What you will do
Reproduce the records verbatim from the line with "Visually, which is" to the line with "4. the point at 354,92", including both of those lines.

Records supplied

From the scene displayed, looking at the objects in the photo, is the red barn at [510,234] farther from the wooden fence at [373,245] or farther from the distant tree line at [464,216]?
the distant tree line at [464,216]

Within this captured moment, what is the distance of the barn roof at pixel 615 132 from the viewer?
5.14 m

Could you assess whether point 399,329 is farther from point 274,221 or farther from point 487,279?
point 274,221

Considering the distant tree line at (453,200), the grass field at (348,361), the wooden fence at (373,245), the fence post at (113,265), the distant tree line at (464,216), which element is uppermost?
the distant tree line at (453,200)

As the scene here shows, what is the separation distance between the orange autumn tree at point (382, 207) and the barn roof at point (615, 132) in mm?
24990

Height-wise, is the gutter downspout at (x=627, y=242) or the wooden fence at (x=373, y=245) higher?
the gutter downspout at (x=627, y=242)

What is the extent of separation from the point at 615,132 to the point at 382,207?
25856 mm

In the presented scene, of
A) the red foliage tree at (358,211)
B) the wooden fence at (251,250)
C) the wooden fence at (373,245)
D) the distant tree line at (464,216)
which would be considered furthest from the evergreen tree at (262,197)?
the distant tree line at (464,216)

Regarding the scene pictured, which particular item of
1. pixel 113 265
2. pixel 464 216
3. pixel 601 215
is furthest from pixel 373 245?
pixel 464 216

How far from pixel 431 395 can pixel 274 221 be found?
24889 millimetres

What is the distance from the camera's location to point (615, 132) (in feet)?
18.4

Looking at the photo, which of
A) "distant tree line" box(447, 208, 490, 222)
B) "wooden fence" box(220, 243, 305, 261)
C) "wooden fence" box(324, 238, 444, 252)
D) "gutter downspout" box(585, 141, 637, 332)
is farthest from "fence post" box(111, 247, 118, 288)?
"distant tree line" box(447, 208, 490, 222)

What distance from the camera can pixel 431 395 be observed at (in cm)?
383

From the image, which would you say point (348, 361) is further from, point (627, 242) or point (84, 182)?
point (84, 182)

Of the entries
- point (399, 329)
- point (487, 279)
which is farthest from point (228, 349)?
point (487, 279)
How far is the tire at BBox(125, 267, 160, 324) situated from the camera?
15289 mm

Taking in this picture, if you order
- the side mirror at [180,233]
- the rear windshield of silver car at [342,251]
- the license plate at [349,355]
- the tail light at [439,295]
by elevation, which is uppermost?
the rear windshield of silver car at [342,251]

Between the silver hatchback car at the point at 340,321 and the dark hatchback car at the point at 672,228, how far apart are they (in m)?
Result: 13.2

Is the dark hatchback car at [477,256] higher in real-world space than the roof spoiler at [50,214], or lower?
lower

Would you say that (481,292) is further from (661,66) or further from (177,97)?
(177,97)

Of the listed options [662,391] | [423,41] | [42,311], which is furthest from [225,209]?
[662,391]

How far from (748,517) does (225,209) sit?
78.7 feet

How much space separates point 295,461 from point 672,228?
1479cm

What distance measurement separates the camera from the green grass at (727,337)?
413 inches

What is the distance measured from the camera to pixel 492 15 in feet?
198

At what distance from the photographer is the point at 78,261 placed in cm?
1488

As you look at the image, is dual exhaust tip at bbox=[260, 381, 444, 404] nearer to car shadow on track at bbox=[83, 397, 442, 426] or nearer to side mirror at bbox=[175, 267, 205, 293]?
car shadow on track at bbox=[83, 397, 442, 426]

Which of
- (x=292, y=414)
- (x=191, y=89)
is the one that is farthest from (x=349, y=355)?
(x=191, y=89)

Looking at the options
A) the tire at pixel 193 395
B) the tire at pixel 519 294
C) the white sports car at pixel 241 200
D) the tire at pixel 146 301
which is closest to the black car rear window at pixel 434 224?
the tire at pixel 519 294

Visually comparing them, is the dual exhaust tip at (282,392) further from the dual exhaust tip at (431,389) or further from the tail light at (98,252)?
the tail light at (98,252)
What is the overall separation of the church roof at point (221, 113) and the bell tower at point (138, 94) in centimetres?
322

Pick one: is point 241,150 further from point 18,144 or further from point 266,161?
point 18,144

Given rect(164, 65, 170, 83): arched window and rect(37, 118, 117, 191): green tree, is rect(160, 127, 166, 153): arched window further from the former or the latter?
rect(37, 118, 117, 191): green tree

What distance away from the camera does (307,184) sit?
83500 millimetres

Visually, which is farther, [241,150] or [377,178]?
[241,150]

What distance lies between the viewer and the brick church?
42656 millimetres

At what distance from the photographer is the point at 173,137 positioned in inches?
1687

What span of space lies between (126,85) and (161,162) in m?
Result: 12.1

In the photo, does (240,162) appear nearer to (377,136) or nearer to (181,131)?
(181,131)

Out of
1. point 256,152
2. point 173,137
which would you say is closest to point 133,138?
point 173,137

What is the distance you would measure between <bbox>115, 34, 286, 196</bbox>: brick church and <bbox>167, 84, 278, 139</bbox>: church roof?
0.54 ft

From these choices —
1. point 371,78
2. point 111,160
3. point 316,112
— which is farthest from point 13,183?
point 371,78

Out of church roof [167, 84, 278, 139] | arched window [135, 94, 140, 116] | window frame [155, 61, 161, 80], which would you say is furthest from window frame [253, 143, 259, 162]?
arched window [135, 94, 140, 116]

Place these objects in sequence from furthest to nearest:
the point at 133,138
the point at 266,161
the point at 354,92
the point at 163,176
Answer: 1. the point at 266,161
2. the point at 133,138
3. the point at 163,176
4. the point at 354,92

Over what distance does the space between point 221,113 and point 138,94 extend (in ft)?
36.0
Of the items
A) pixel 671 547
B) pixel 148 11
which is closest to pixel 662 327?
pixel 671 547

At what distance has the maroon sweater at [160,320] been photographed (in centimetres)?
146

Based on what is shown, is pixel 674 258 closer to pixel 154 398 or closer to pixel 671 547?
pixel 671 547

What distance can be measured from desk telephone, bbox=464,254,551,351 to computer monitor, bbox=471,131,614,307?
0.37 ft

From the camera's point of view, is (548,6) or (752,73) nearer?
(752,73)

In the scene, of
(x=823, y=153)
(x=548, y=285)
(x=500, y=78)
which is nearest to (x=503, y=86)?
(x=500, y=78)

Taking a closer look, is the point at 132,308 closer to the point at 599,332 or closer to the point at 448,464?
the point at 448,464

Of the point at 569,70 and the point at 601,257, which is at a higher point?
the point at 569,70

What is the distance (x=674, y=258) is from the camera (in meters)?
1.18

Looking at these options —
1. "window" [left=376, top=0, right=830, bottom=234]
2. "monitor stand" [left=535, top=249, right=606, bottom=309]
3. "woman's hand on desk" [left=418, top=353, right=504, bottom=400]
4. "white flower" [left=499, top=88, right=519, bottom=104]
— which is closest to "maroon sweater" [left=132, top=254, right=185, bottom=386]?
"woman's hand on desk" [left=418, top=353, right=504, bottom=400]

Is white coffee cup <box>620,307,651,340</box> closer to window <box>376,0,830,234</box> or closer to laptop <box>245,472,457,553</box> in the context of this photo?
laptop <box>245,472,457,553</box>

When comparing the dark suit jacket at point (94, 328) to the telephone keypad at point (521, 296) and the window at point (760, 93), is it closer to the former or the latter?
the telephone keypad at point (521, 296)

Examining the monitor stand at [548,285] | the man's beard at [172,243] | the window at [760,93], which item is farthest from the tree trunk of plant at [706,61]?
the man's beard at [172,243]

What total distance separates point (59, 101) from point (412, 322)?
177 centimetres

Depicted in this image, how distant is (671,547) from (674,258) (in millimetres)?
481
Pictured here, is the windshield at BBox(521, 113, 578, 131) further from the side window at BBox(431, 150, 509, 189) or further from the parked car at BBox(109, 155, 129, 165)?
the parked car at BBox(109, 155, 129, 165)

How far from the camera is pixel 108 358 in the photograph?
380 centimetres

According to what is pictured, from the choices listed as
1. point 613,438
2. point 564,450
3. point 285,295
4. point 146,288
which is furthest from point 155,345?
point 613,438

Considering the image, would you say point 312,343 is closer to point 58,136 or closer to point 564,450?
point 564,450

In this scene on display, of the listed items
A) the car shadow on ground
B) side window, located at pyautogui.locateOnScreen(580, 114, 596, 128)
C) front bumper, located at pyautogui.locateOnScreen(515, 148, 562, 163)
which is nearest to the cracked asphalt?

Output of the task
Visually, which is farther, [241,150] or [377,178]?
[241,150]

What distance lies between the viewer and the brick church?
42656 millimetres

At what distance from the photographer is the point at 173,137 positioned in inches?
1687

What span of space lies between (126,85) and (161,162) in m?
Result: 12.1

In the photo, does (240,162) appear nearer to (377,136) or nearer to (181,131)?
(181,131)

Out of
1. point 256,152
2. point 173,137
which would you say is closest to point 133,138?
point 173,137

What is the distance you would measure between <bbox>115, 34, 286, 196</bbox>: brick church and <bbox>167, 84, 278, 139</bbox>: church roof?
0.54 ft

From these choices —
1. point 371,78
2. point 111,160
3. point 316,112
— which is farthest from point 13,183?
point 371,78

Out of church roof [167, 84, 278, 139] | arched window [135, 94, 140, 116] | window frame [155, 61, 161, 80], which would you say is furthest from window frame [253, 143, 259, 162]?
arched window [135, 94, 140, 116]

Place these objects in sequence from furthest to nearest:
the point at 133,138
the point at 266,161
the point at 354,92
the point at 163,176
Answer: 1. the point at 266,161
2. the point at 133,138
3. the point at 163,176
4. the point at 354,92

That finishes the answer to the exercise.